Castrovalva are flippin' loud. The self-proclaimed noise-hop group cart about the intensity of Fall Of Troy, The Mars Volta and Sleigh Bells all melded into one, wielding a penchant for caustic guitars and demonic vocals laced with rabid lunacy. The sounds they make are hellish and violent, a potent concoction of loudness which is a jolt of electricity into the spine of Britain's rock scene. The third effort from the Leeds based screwballs is lengthily titled You're Not In Hell, You're In Purgatory My Friend, and based on the noise emanating from their new record, you might be inclined to disagree with them.

Released Oct 8th, 2012 via Brew / By Larry Day
Castrovalva - You’re Not In Hell, You’re In Purgatory My Friend (Brew) 'Best Friends Go To Purgatory' invades the airwaves with it's deranged opening, something which is akin to the soundtrack of an exorcism – it's short-lived however, as metal-infused drums and guitar rudely interrupt, bringing a torrent of screamed rap – think Blood Brothers – with them. 'In Our Prime' swiftly follows, a swaggering middle finger to absolutely everyone in earshot, with a sizeable dollop of electro-punk and some truly inspiring lyrics: “Don't be a pussy,” is a particularly rousing refrain. 'Donut' is the same standard sonic seizure seeping through the speakers, but shaken up with a – believe it or not – fairly aggressive dubstep breakdown.

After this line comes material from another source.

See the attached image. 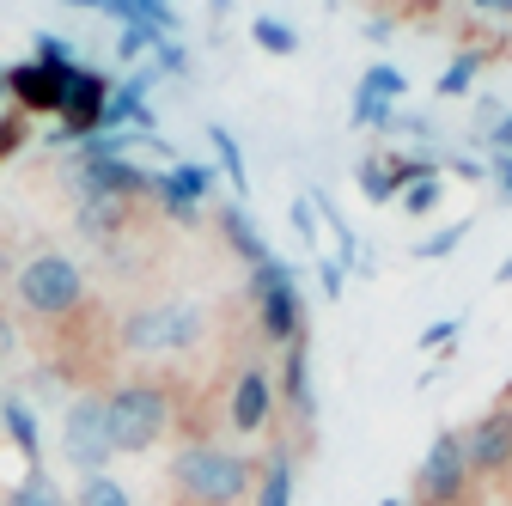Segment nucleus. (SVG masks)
<instances>
[{"instance_id":"2eb2a0df","label":"nucleus","mask_w":512,"mask_h":506,"mask_svg":"<svg viewBox=\"0 0 512 506\" xmlns=\"http://www.w3.org/2000/svg\"><path fill=\"white\" fill-rule=\"evenodd\" d=\"M391 122H397L391 98H378L372 86H354V129H391Z\"/></svg>"},{"instance_id":"bb28decb","label":"nucleus","mask_w":512,"mask_h":506,"mask_svg":"<svg viewBox=\"0 0 512 506\" xmlns=\"http://www.w3.org/2000/svg\"><path fill=\"white\" fill-rule=\"evenodd\" d=\"M287 391H293V409H311V391H305V354H299V348L287 354Z\"/></svg>"},{"instance_id":"0eeeda50","label":"nucleus","mask_w":512,"mask_h":506,"mask_svg":"<svg viewBox=\"0 0 512 506\" xmlns=\"http://www.w3.org/2000/svg\"><path fill=\"white\" fill-rule=\"evenodd\" d=\"M104 104H110V92H104V80L92 74V68H74L68 74V92H61V116H68V135H98L104 129Z\"/></svg>"},{"instance_id":"6e6552de","label":"nucleus","mask_w":512,"mask_h":506,"mask_svg":"<svg viewBox=\"0 0 512 506\" xmlns=\"http://www.w3.org/2000/svg\"><path fill=\"white\" fill-rule=\"evenodd\" d=\"M464 458H470V470H506L512 464V409H494L470 427Z\"/></svg>"},{"instance_id":"423d86ee","label":"nucleus","mask_w":512,"mask_h":506,"mask_svg":"<svg viewBox=\"0 0 512 506\" xmlns=\"http://www.w3.org/2000/svg\"><path fill=\"white\" fill-rule=\"evenodd\" d=\"M464 482H470L464 433H439L433 446H427V458H421V494H427L433 506H445V500H458V494H464Z\"/></svg>"},{"instance_id":"a878e982","label":"nucleus","mask_w":512,"mask_h":506,"mask_svg":"<svg viewBox=\"0 0 512 506\" xmlns=\"http://www.w3.org/2000/svg\"><path fill=\"white\" fill-rule=\"evenodd\" d=\"M470 80H476V55H458L452 68L439 74V92H445V98H458V92H470Z\"/></svg>"},{"instance_id":"4468645a","label":"nucleus","mask_w":512,"mask_h":506,"mask_svg":"<svg viewBox=\"0 0 512 506\" xmlns=\"http://www.w3.org/2000/svg\"><path fill=\"white\" fill-rule=\"evenodd\" d=\"M397 208H409V214H433V208H439V171H433V165H421V171L403 177Z\"/></svg>"},{"instance_id":"f03ea898","label":"nucleus","mask_w":512,"mask_h":506,"mask_svg":"<svg viewBox=\"0 0 512 506\" xmlns=\"http://www.w3.org/2000/svg\"><path fill=\"white\" fill-rule=\"evenodd\" d=\"M104 415H110V439H116V452H147L153 439L165 433L171 403H165V391H159V385H122V391L104 403Z\"/></svg>"},{"instance_id":"412c9836","label":"nucleus","mask_w":512,"mask_h":506,"mask_svg":"<svg viewBox=\"0 0 512 506\" xmlns=\"http://www.w3.org/2000/svg\"><path fill=\"white\" fill-rule=\"evenodd\" d=\"M470 238V220H452V226H445V232H433V238H421V250H415V257H427V263H439V257H452V250Z\"/></svg>"},{"instance_id":"7c9ffc66","label":"nucleus","mask_w":512,"mask_h":506,"mask_svg":"<svg viewBox=\"0 0 512 506\" xmlns=\"http://www.w3.org/2000/svg\"><path fill=\"white\" fill-rule=\"evenodd\" d=\"M458 330H464V324H458V318H439V324H433V330H421V348H439V342H452V336H458Z\"/></svg>"},{"instance_id":"f257e3e1","label":"nucleus","mask_w":512,"mask_h":506,"mask_svg":"<svg viewBox=\"0 0 512 506\" xmlns=\"http://www.w3.org/2000/svg\"><path fill=\"white\" fill-rule=\"evenodd\" d=\"M177 482L202 506H238L244 488H250V464L238 452H220V446H189L177 458Z\"/></svg>"},{"instance_id":"ddd939ff","label":"nucleus","mask_w":512,"mask_h":506,"mask_svg":"<svg viewBox=\"0 0 512 506\" xmlns=\"http://www.w3.org/2000/svg\"><path fill=\"white\" fill-rule=\"evenodd\" d=\"M104 13H116L122 25H147V31H171L177 13H171V0H104Z\"/></svg>"},{"instance_id":"a211bd4d","label":"nucleus","mask_w":512,"mask_h":506,"mask_svg":"<svg viewBox=\"0 0 512 506\" xmlns=\"http://www.w3.org/2000/svg\"><path fill=\"white\" fill-rule=\"evenodd\" d=\"M208 141H214V153H220V165H226V177H232V189H238V196H244V189H250V177H244V153H238V141L220 129V122H214V129H208Z\"/></svg>"},{"instance_id":"5701e85b","label":"nucleus","mask_w":512,"mask_h":506,"mask_svg":"<svg viewBox=\"0 0 512 506\" xmlns=\"http://www.w3.org/2000/svg\"><path fill=\"white\" fill-rule=\"evenodd\" d=\"M153 43H159V31H147V25H122V37H116V55H122V61H141Z\"/></svg>"},{"instance_id":"dca6fc26","label":"nucleus","mask_w":512,"mask_h":506,"mask_svg":"<svg viewBox=\"0 0 512 506\" xmlns=\"http://www.w3.org/2000/svg\"><path fill=\"white\" fill-rule=\"evenodd\" d=\"M226 238L238 244V257H244L250 269H256V263H263V257H269V244H263V238H256V226L244 220V208H226Z\"/></svg>"},{"instance_id":"e433bc0d","label":"nucleus","mask_w":512,"mask_h":506,"mask_svg":"<svg viewBox=\"0 0 512 506\" xmlns=\"http://www.w3.org/2000/svg\"><path fill=\"white\" fill-rule=\"evenodd\" d=\"M7 348H13V330H7V324H0V360H7Z\"/></svg>"},{"instance_id":"6ab92c4d","label":"nucleus","mask_w":512,"mask_h":506,"mask_svg":"<svg viewBox=\"0 0 512 506\" xmlns=\"http://www.w3.org/2000/svg\"><path fill=\"white\" fill-rule=\"evenodd\" d=\"M0 415H7V427H13V439H19V452L37 464V421L25 415V403H19V397H7V403H0Z\"/></svg>"},{"instance_id":"c9c22d12","label":"nucleus","mask_w":512,"mask_h":506,"mask_svg":"<svg viewBox=\"0 0 512 506\" xmlns=\"http://www.w3.org/2000/svg\"><path fill=\"white\" fill-rule=\"evenodd\" d=\"M470 7H482V13H512V0H470Z\"/></svg>"},{"instance_id":"393cba45","label":"nucleus","mask_w":512,"mask_h":506,"mask_svg":"<svg viewBox=\"0 0 512 506\" xmlns=\"http://www.w3.org/2000/svg\"><path fill=\"white\" fill-rule=\"evenodd\" d=\"M37 61H43V68H55V74H74V68H80L74 49L61 43V37H37Z\"/></svg>"},{"instance_id":"7ed1b4c3","label":"nucleus","mask_w":512,"mask_h":506,"mask_svg":"<svg viewBox=\"0 0 512 506\" xmlns=\"http://www.w3.org/2000/svg\"><path fill=\"white\" fill-rule=\"evenodd\" d=\"M196 336H202V311L196 305H177V299L147 305V311H135V318L122 324V342L135 348V354H171V348H189Z\"/></svg>"},{"instance_id":"f3484780","label":"nucleus","mask_w":512,"mask_h":506,"mask_svg":"<svg viewBox=\"0 0 512 506\" xmlns=\"http://www.w3.org/2000/svg\"><path fill=\"white\" fill-rule=\"evenodd\" d=\"M360 189H366L372 202H391L397 189H403V171H397V165H384V159H366V165H360Z\"/></svg>"},{"instance_id":"20e7f679","label":"nucleus","mask_w":512,"mask_h":506,"mask_svg":"<svg viewBox=\"0 0 512 506\" xmlns=\"http://www.w3.org/2000/svg\"><path fill=\"white\" fill-rule=\"evenodd\" d=\"M19 299L37 311V318H68V311L86 299V281H80V269L68 257H37L19 275Z\"/></svg>"},{"instance_id":"473e14b6","label":"nucleus","mask_w":512,"mask_h":506,"mask_svg":"<svg viewBox=\"0 0 512 506\" xmlns=\"http://www.w3.org/2000/svg\"><path fill=\"white\" fill-rule=\"evenodd\" d=\"M317 275H324V293L342 299V263H317Z\"/></svg>"},{"instance_id":"b1692460","label":"nucleus","mask_w":512,"mask_h":506,"mask_svg":"<svg viewBox=\"0 0 512 506\" xmlns=\"http://www.w3.org/2000/svg\"><path fill=\"white\" fill-rule=\"evenodd\" d=\"M7 506H61V494L31 470V482H25V488H13V494H7Z\"/></svg>"},{"instance_id":"58836bf2","label":"nucleus","mask_w":512,"mask_h":506,"mask_svg":"<svg viewBox=\"0 0 512 506\" xmlns=\"http://www.w3.org/2000/svg\"><path fill=\"white\" fill-rule=\"evenodd\" d=\"M68 7H104V0H68Z\"/></svg>"},{"instance_id":"72a5a7b5","label":"nucleus","mask_w":512,"mask_h":506,"mask_svg":"<svg viewBox=\"0 0 512 506\" xmlns=\"http://www.w3.org/2000/svg\"><path fill=\"white\" fill-rule=\"evenodd\" d=\"M488 141H494L500 153H512V116H500V122H494V135H488Z\"/></svg>"},{"instance_id":"4be33fe9","label":"nucleus","mask_w":512,"mask_h":506,"mask_svg":"<svg viewBox=\"0 0 512 506\" xmlns=\"http://www.w3.org/2000/svg\"><path fill=\"white\" fill-rule=\"evenodd\" d=\"M250 37L263 43L269 55H293V49H299V37H293V31H287L281 19H256V25H250Z\"/></svg>"},{"instance_id":"f704fd0d","label":"nucleus","mask_w":512,"mask_h":506,"mask_svg":"<svg viewBox=\"0 0 512 506\" xmlns=\"http://www.w3.org/2000/svg\"><path fill=\"white\" fill-rule=\"evenodd\" d=\"M494 177H500V189L512 196V153H494Z\"/></svg>"},{"instance_id":"c85d7f7f","label":"nucleus","mask_w":512,"mask_h":506,"mask_svg":"<svg viewBox=\"0 0 512 506\" xmlns=\"http://www.w3.org/2000/svg\"><path fill=\"white\" fill-rule=\"evenodd\" d=\"M360 86H372L378 98H403V74H397V68H372Z\"/></svg>"},{"instance_id":"1a4fd4ad","label":"nucleus","mask_w":512,"mask_h":506,"mask_svg":"<svg viewBox=\"0 0 512 506\" xmlns=\"http://www.w3.org/2000/svg\"><path fill=\"white\" fill-rule=\"evenodd\" d=\"M269 409H275L269 372H244V378H238V391H232V427H238V433H256V427L269 421Z\"/></svg>"},{"instance_id":"f8f14e48","label":"nucleus","mask_w":512,"mask_h":506,"mask_svg":"<svg viewBox=\"0 0 512 506\" xmlns=\"http://www.w3.org/2000/svg\"><path fill=\"white\" fill-rule=\"evenodd\" d=\"M256 299H263V330H269L275 342H293V336H299V293H293V281L256 293Z\"/></svg>"},{"instance_id":"39448f33","label":"nucleus","mask_w":512,"mask_h":506,"mask_svg":"<svg viewBox=\"0 0 512 506\" xmlns=\"http://www.w3.org/2000/svg\"><path fill=\"white\" fill-rule=\"evenodd\" d=\"M61 446H68L74 470H86V476H98V470L110 464L116 439H110V415H104L98 397H80V403L68 409V421H61Z\"/></svg>"},{"instance_id":"9d476101","label":"nucleus","mask_w":512,"mask_h":506,"mask_svg":"<svg viewBox=\"0 0 512 506\" xmlns=\"http://www.w3.org/2000/svg\"><path fill=\"white\" fill-rule=\"evenodd\" d=\"M7 86H13L19 104H31V110H61L68 74H55V68H43V61H31V68H13V74H7Z\"/></svg>"},{"instance_id":"4c0bfd02","label":"nucleus","mask_w":512,"mask_h":506,"mask_svg":"<svg viewBox=\"0 0 512 506\" xmlns=\"http://www.w3.org/2000/svg\"><path fill=\"white\" fill-rule=\"evenodd\" d=\"M500 281H512V257H506V263H500Z\"/></svg>"},{"instance_id":"ea45409f","label":"nucleus","mask_w":512,"mask_h":506,"mask_svg":"<svg viewBox=\"0 0 512 506\" xmlns=\"http://www.w3.org/2000/svg\"><path fill=\"white\" fill-rule=\"evenodd\" d=\"M0 86H7V74H0Z\"/></svg>"},{"instance_id":"c756f323","label":"nucleus","mask_w":512,"mask_h":506,"mask_svg":"<svg viewBox=\"0 0 512 506\" xmlns=\"http://www.w3.org/2000/svg\"><path fill=\"white\" fill-rule=\"evenodd\" d=\"M153 55H159V68H165V74H183V49H177L171 37H159V43H153Z\"/></svg>"},{"instance_id":"aec40b11","label":"nucleus","mask_w":512,"mask_h":506,"mask_svg":"<svg viewBox=\"0 0 512 506\" xmlns=\"http://www.w3.org/2000/svg\"><path fill=\"white\" fill-rule=\"evenodd\" d=\"M80 506H135V500H128V488L110 482V476H86L80 482Z\"/></svg>"},{"instance_id":"2f4dec72","label":"nucleus","mask_w":512,"mask_h":506,"mask_svg":"<svg viewBox=\"0 0 512 506\" xmlns=\"http://www.w3.org/2000/svg\"><path fill=\"white\" fill-rule=\"evenodd\" d=\"M293 226H299V238H317V220H311V196H305V202H293Z\"/></svg>"},{"instance_id":"cd10ccee","label":"nucleus","mask_w":512,"mask_h":506,"mask_svg":"<svg viewBox=\"0 0 512 506\" xmlns=\"http://www.w3.org/2000/svg\"><path fill=\"white\" fill-rule=\"evenodd\" d=\"M287 494H293V470H287V464H275V470H269V482H263V506H287Z\"/></svg>"},{"instance_id":"9b49d317","label":"nucleus","mask_w":512,"mask_h":506,"mask_svg":"<svg viewBox=\"0 0 512 506\" xmlns=\"http://www.w3.org/2000/svg\"><path fill=\"white\" fill-rule=\"evenodd\" d=\"M159 189H165V214L171 220H196V202L208 196V171L202 165H177L171 177H159Z\"/></svg>"}]
</instances>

The grimy staccato synths pierce warped bass, and D&B-cum-metal percussion sort of flippantly smashes underneath the whole shebang.

In Castrovalva's more electronic moments, Hadouken! bleed through – it's that British bravado feeling familiar; a smirking arrogance mixed with ASBO anger and doused in synth-metal. Despite the comparisons to other bands, Castrovalva don't really sound like anything out there at the moment – yes, the bear similarities to other groups, but as a whole they have achieved a true state of originality with their acidic rock. This isn't accidental music – they've pieced together a sound which aggravates the senses and amps up the adrenaline purposefully, turning everything you know about rock, metal and grime on it's head. Would you expect any less from a band who name themselves after an M.C. Escher painting?

'The Cavalry' struts in, stuffed with marching beats and yelps of manic scream-rap (scrap?), it is one of the more coherent tracks on the record, a welcome respite from the otherwise unending racket. But don't worry, it's still plenty loud. 'A Vulture's Eyes' is a mostly a cappella number. The echoing vocals feel paranoid, untrusting and desperate – despite the lack of instruments it still sounds wild, thanks to choppy sampling. It does eventually drop into the mould of Castrovalva though, after getting a solid drenching from some synths.

More often than not the band resist definition; just as you begin to think you know what to expect they whip the carpet from under you, adding a genre-breaking twist or just chucking out the rule book altogether. Clearly, this intense sound won't appeal to everyone – it is undoubtedly loud, it's raucous and it's abrasive, not by any stretch of the imagination slick Top 40 pop. Though they may not dominate the radio with their music, this is still a phenomenal LP packed with talent and outside-the-box sounds. Even if you don't like it, you should still be able to appreciate it.